Lo que nos separa de ti, mujer,
¿no es este cristal por el que el aire
no pasa más que como tal idea
de un aire blanco inexperimentado?
Lo que nos separa de ti, amor,
¿no es esta luz desteñida
que se demora lenta,
con inquietud de los cuerpos
recién despiertos,
después de que ya hasta donde flota
la calma marea descendidos,
vuelvan a la superficie,
envueltos en la inhospitalidad de su propia desnudez?

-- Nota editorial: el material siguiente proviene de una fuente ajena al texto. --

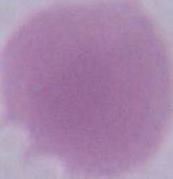
An erythrocyte.

modality = micrograph
magnification = 1000x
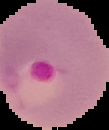

{
  "image_type": "segmented cell region with the area outside set to black",
  "preparation": "thin blood film",
  "image_size": "109×130 pixels",
  "malaria_status": "parasitized"
}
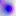
identification = Toxoplasma gondii
modality = micrograph
magnification = 400x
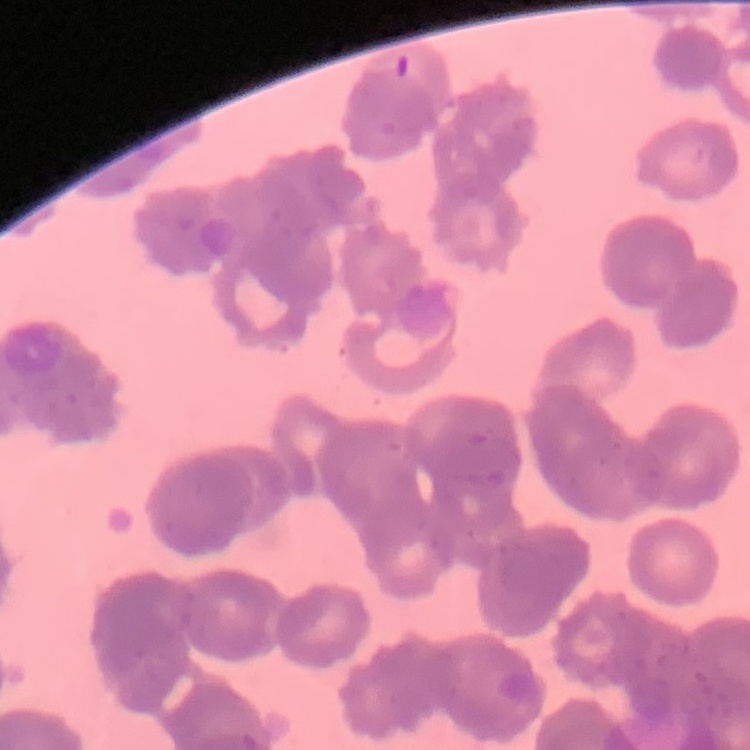

The erythrocytes exhibit rouleaux formation. Field's or Giemsa stain. One tile cut from a larger photomicrograph. Thin blood smear.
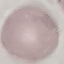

Si la mujer pudiera aún ser salvada,
espacio final en que dejar extinguir
el sol de lo escrito sobre la carne,
memoria del crepúsculo en la carne,
si tú reconoces ahora apariciones
sobre aquel cielo ininterpretable,
¿por qué no me contaste toda la fábula?
Deja un poco de hilo,
para que pueda volver al camino que me abriste,
si alguna vez mi demonio me extraviara.
Por quien supe que no hay ángeles,
intelecto puro y carne insaciable,
memoria impura de lo que queda,
girando siempre sobre el mismo sol enrojecido
a fuerza de significar en la luz
de los mismos signos salvajes,
materia y forma de esta corrupción
del cuerpo sin huellas, perdido.
Y quedan huellas que son eso que jamás fueron,
cuando aún lo deseado permanecía
en la indiferencia de su propio cielo.